On the topic of Humanity, given our cultural diversity in both our countries (Singapore and Malaysia), how could/ would you define cultural identity?

I don’t think that there needs to be a concrete, well-defined identity for each person. Take for example my daughter, she is half-French, half-Indonesian, I do not want to impose on her a single fixed notion of cultural identity. We do not even know what the world would be/ what kind of world she would grow up into, we cannot foresee the future. I do not think that we should force upon them, a confined, defined notion of cultural identity. It is good now, we are lucky to be living in a diversified nation, where we get to experience a bit of everything, of every culture.

Is a cultural identity to be found or to be created?

Ever since Penang was preserved as a UNESCO Heritage site*, they (I suppose she meant the people there, the life of the people and perhaps, even the history of the place) are able to move on and look forward. And I think that is a very good start.

Is it any easier for Malaysia to have a cultural identity? Because from my point of view, it seems that at least Malaysia has (and is executing) her National language, (which is the Malay language. It is the same National language as what Singapore has, however we agree on using English as a working language) and values anchored about faith?

It may be true to a certain extent. But sometimes, we meet difficulties in our education system.


At the end of our conversation, I started asking myself, why do we need a cultural identity? Do we necessarily need to define our identity? I re-thought about the theme for this year’s SWF – Origins, and recalled what I’ve written earlier on the preset of the Festival:

“The fact that people of the nation is provoked due to the effects of Singapore accepting a large intake of foreigners, shows that an apparent discrepancy exists between us and the others. This growing conscious awareness of the difference between us and them is starting to invoke a sense of identity, or at least the desire for differentiation.”

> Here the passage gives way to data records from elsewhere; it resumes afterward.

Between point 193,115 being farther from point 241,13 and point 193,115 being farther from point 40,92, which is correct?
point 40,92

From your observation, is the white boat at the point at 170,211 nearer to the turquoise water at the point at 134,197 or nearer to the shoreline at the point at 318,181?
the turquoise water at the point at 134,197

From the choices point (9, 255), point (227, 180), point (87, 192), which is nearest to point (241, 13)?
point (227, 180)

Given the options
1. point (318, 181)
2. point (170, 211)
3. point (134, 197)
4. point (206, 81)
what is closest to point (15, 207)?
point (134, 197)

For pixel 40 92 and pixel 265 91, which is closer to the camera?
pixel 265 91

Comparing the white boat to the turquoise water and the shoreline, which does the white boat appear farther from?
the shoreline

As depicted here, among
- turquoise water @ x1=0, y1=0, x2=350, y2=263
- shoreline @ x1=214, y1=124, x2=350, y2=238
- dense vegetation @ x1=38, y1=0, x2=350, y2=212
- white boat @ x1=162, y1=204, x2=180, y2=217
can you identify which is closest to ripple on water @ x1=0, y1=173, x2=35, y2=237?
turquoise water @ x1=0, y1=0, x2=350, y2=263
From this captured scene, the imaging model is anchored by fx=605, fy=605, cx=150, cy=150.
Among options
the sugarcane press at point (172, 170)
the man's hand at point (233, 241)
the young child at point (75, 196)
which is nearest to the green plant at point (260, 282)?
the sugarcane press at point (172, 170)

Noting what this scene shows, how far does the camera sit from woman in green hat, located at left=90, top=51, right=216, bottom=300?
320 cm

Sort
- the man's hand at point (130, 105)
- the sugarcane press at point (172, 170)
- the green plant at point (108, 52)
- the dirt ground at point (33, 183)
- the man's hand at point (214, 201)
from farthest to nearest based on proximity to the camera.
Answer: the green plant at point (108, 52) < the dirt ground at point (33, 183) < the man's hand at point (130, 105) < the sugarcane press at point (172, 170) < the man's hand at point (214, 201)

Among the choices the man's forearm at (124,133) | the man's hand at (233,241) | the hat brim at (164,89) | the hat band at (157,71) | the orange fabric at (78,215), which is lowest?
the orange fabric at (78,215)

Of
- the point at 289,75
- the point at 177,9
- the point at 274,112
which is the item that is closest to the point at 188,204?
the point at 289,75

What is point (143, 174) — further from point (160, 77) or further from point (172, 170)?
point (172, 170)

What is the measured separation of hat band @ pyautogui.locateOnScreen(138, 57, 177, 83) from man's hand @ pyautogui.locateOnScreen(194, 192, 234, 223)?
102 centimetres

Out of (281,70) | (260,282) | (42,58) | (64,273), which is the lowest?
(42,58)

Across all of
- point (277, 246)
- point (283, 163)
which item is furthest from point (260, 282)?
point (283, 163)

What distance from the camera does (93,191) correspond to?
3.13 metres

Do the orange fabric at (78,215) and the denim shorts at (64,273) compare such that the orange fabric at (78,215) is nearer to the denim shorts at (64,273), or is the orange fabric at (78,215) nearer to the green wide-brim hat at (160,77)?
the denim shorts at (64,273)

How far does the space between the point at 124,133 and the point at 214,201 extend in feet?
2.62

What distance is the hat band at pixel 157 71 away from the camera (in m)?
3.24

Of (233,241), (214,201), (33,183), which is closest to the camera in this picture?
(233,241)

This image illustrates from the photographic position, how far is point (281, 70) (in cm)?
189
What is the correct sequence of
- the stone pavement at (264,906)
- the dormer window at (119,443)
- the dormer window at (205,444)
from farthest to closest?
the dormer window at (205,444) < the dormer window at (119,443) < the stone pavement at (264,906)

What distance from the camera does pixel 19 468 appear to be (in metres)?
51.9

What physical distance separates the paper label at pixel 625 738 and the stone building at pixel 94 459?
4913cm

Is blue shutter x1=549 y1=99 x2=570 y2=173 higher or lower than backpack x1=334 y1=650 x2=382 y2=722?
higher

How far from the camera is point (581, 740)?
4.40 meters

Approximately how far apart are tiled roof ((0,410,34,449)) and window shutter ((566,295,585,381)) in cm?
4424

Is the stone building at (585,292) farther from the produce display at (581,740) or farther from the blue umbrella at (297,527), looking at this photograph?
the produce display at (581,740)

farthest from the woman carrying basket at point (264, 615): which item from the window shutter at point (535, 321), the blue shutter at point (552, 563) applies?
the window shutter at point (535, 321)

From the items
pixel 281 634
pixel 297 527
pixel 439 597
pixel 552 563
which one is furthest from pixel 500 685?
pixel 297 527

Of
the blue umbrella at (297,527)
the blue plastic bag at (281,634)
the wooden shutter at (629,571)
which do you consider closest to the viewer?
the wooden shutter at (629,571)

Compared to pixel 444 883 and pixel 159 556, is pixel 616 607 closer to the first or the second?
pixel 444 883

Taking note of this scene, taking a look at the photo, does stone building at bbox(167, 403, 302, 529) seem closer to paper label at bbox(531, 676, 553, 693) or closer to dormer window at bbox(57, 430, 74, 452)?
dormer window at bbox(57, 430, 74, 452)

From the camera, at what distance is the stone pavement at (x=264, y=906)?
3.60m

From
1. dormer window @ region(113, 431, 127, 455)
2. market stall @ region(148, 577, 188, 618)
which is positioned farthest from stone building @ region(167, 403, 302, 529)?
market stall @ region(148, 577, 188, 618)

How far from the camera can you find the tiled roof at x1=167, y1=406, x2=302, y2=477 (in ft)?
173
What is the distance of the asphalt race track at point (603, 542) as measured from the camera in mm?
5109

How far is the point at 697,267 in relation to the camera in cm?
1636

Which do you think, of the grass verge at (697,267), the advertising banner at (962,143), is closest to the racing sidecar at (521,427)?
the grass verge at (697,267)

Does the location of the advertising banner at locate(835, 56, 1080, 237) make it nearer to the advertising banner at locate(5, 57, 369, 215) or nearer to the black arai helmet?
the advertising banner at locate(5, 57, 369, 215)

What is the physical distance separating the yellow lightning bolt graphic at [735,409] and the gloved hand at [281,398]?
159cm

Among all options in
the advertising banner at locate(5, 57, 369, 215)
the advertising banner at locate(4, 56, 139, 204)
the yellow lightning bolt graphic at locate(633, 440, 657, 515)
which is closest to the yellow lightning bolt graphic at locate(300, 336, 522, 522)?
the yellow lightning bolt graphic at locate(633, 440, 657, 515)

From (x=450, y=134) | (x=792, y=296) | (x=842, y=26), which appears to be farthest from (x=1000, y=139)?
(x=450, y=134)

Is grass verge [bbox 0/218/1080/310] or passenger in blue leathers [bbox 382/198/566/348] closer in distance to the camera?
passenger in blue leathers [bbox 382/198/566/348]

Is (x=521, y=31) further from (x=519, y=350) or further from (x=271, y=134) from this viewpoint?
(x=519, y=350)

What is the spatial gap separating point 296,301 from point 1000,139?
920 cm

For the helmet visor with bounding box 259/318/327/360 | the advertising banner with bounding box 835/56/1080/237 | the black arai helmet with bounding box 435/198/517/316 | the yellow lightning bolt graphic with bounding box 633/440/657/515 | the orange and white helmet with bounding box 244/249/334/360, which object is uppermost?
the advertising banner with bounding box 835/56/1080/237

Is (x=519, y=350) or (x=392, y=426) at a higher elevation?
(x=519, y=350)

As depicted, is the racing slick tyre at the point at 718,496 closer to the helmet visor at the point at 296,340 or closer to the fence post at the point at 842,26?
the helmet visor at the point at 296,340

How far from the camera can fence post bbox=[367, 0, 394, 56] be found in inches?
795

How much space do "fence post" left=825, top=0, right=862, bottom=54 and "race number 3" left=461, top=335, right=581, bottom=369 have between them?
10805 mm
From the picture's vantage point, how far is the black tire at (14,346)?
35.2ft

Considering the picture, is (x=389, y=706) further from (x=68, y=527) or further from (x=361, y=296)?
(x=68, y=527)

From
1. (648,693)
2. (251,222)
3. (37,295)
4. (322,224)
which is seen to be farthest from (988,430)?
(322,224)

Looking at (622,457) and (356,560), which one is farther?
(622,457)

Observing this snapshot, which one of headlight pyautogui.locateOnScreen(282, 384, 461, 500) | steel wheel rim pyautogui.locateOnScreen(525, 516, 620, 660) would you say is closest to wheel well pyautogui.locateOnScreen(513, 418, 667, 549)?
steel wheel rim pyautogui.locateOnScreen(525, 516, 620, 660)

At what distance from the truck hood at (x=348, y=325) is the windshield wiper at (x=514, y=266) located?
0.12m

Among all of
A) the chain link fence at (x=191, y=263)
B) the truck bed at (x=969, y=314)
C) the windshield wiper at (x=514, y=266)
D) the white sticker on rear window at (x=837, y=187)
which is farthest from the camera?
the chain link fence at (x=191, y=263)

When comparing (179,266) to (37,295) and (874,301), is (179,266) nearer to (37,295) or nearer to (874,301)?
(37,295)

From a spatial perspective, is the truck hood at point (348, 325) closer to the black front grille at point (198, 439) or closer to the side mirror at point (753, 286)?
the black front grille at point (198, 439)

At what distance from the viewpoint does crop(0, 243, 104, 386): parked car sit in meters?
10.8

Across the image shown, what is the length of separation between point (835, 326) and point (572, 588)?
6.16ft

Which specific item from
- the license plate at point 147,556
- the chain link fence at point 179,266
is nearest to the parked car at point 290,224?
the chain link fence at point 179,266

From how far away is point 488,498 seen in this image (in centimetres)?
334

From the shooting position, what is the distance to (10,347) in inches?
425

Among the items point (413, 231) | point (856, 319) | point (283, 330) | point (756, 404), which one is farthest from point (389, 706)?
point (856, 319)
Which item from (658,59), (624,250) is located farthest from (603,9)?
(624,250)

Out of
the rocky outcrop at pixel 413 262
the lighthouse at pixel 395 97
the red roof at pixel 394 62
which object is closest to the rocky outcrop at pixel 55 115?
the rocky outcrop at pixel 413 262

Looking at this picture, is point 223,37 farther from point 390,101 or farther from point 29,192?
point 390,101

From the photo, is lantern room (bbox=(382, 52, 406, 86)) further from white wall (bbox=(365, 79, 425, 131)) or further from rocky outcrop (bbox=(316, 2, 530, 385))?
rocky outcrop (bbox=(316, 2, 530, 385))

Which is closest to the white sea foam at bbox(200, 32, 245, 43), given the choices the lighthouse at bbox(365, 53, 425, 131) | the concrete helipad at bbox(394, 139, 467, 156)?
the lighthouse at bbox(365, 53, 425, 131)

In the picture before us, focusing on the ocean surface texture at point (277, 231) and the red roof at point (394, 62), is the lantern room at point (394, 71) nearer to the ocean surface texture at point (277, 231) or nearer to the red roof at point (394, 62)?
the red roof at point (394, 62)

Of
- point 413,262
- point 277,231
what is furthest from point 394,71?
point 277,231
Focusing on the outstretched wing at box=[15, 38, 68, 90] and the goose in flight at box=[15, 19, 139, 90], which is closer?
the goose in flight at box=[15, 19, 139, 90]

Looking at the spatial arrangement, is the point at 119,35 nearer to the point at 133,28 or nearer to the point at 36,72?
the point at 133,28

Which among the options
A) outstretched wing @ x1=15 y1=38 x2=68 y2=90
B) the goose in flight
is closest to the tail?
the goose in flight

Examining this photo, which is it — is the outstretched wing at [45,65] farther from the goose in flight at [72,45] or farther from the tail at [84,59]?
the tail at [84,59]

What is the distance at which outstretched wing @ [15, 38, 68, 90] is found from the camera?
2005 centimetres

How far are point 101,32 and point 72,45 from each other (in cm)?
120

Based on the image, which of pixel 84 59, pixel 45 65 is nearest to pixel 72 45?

I suppose I was too bent on searching for a definition that fits an entire nation that I was quite taken aback when I realise I have to agree with Marina’s words on not having to impose a fixed notion of cultural identity on any person. Because eventually, everyone seems to be moving towards being a citizen of the globalised world. Therefore, I am thankful that our society is gradually awakening to this idea of an identity and that our country is setting up the platforms to allow our people to explore the idea of having one. It would serve as a good reminder of who we are and who we want to be.


* George Town of Penang and Melaka were jointly designated to be a World Heritage Site as the “Historic Cities of the Straits of Malacca”, referenced from, UNESCO World Heritage Centre, 1992 – 2012.